Par conséquent, l’individu peut éprouver des sentiments différents en fonction des multiples aspects de l’emploi. C’est dans cette optique que les recherches menées sur la satisfaction tentent de cerner l’ensemble des aspects de l’emploi par rapport auxquels l’individu éprouve des sentiments affectifs distincts.

Roustang (1977) assimilant qualité de la vie de travail et satisfaction au travail, définit ce concept comme un rapport entre ce que l’on attend et ce que l’on obtient, comme un bilan d’ensemble. Selon lui, pour savoir si les gens sont satisfaits de leur travail, le mieux est donc de leur poser une question globale du type : « tout compte fait, êtes-vous satisfaits de votre travail ? ».

Dans le même ordre d’idée, Weiss (1980, in R. Francès, 1981) et Saleh (1981) considèrent globalement la satisfaction au travail comme un état affectif résultant de la concordance entre ce que l’individu s’attend à recevoir de son travail et l’évaluation de ce qu’il reçoit effectivement. Ce qu’une personne s’attend à recevoir de son travail peut être traduit en termes divers : rémunérations, chances réelles de promotion, contenu et autonomie de la tâche à accomplir, relation de travail avec ses pairs, ses supérieurs et ses subordonnés, etc.

Robert Francès (1981) précise que le concept de satisfaction a été défini, de manière plus large, il y a quelques années, et de manière plus restreinte, de nos jours. Ainsi, Viteles (1953, cité par Francès, op. cit.) sous le vocable « moral » parle d’une « attitude de satisfaction de l’homme au travail avec le désir de poursuivre son emploi (au sens du « job »), la volonté de lutter à l’intérieur de l’organisation pour atteindre les buts de celle-ci.

Cette notion est de plus en plus perçue, aujourd’hui, par certains auteurs tels que J. A. Boussougou-Moussavou (1999) comme une réalité socioculturelle. En effet, les facteurs de satisfaction, liés à la façon de considérer le travail, varient selon les contextes sociaux et culturels et selon le système du travail et celui de la vie sociale. D’après cet auteur :

‘[…] c’est un phénomène subjectif renvoyant aux réactions émotionnelles qui interviennent dans un ensemble de situations.
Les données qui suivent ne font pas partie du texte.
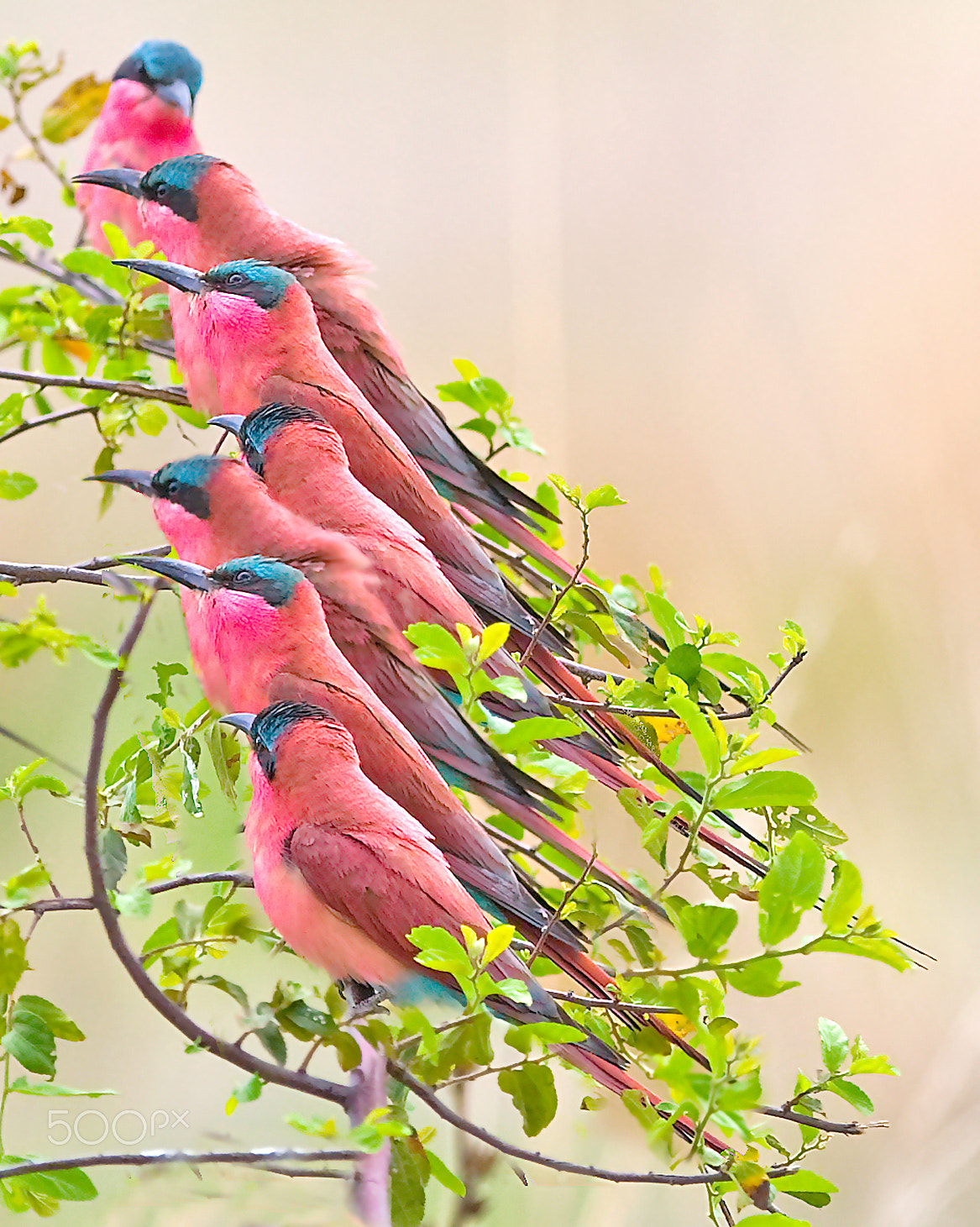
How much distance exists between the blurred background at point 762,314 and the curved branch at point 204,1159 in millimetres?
524

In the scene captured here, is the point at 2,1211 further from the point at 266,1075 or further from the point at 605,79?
the point at 605,79

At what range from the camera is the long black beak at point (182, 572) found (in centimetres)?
47

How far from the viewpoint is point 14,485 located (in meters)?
0.57

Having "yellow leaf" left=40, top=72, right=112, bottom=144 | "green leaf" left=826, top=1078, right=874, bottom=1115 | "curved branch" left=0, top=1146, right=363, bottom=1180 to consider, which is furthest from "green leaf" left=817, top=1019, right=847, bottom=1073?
"yellow leaf" left=40, top=72, right=112, bottom=144

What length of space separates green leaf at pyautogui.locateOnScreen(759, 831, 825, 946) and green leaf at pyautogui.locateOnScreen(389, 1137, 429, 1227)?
168 millimetres

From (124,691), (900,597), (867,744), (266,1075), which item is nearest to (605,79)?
(900,597)

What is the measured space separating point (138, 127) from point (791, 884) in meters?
0.57

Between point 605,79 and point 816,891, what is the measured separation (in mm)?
984

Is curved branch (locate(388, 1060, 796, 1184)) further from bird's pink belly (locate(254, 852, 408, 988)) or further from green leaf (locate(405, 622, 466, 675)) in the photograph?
green leaf (locate(405, 622, 466, 675))

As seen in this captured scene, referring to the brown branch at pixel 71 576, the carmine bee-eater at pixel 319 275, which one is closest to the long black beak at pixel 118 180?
the carmine bee-eater at pixel 319 275

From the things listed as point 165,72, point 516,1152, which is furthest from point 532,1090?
point 165,72

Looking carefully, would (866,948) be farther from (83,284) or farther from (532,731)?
(83,284)

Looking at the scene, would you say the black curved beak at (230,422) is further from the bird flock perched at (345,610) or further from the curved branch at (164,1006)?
the curved branch at (164,1006)

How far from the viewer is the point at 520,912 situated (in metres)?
0.48
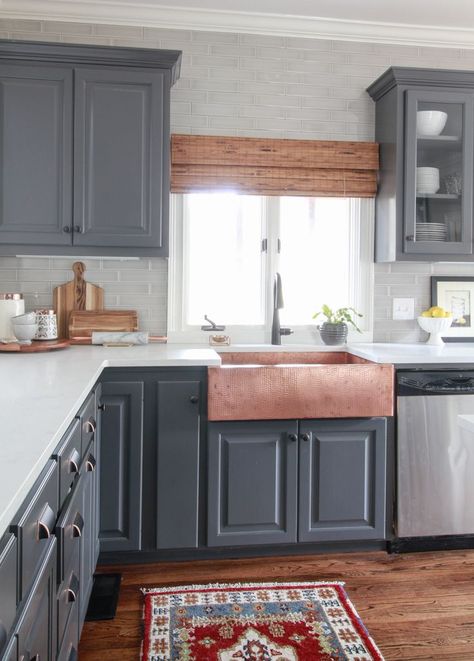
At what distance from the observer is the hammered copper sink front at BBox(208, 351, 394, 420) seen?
8.15ft

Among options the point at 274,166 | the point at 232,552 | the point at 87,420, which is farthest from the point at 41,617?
the point at 274,166

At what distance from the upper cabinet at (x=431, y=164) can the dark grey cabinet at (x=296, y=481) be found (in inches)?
40.5

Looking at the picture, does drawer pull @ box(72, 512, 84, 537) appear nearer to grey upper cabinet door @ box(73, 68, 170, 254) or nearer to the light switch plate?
grey upper cabinet door @ box(73, 68, 170, 254)

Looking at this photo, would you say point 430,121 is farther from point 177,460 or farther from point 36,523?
point 36,523

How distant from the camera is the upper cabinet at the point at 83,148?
8.96 feet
Sa variabilité, dans le temps et dans l’espace, dépend de l’histoire collective et individuelle, de la culture et des valeurs intériorisées. (p. 84)’

En définitive, la satisfaction est une évaluation, donc un jugement, émis sur des objets ou situations. Ce degré de contentement ou mécontentement plus ou moins prononcé dépendrait donc de la comparaison entre le niveau des attentes et de l’expérience vécue par le sujet.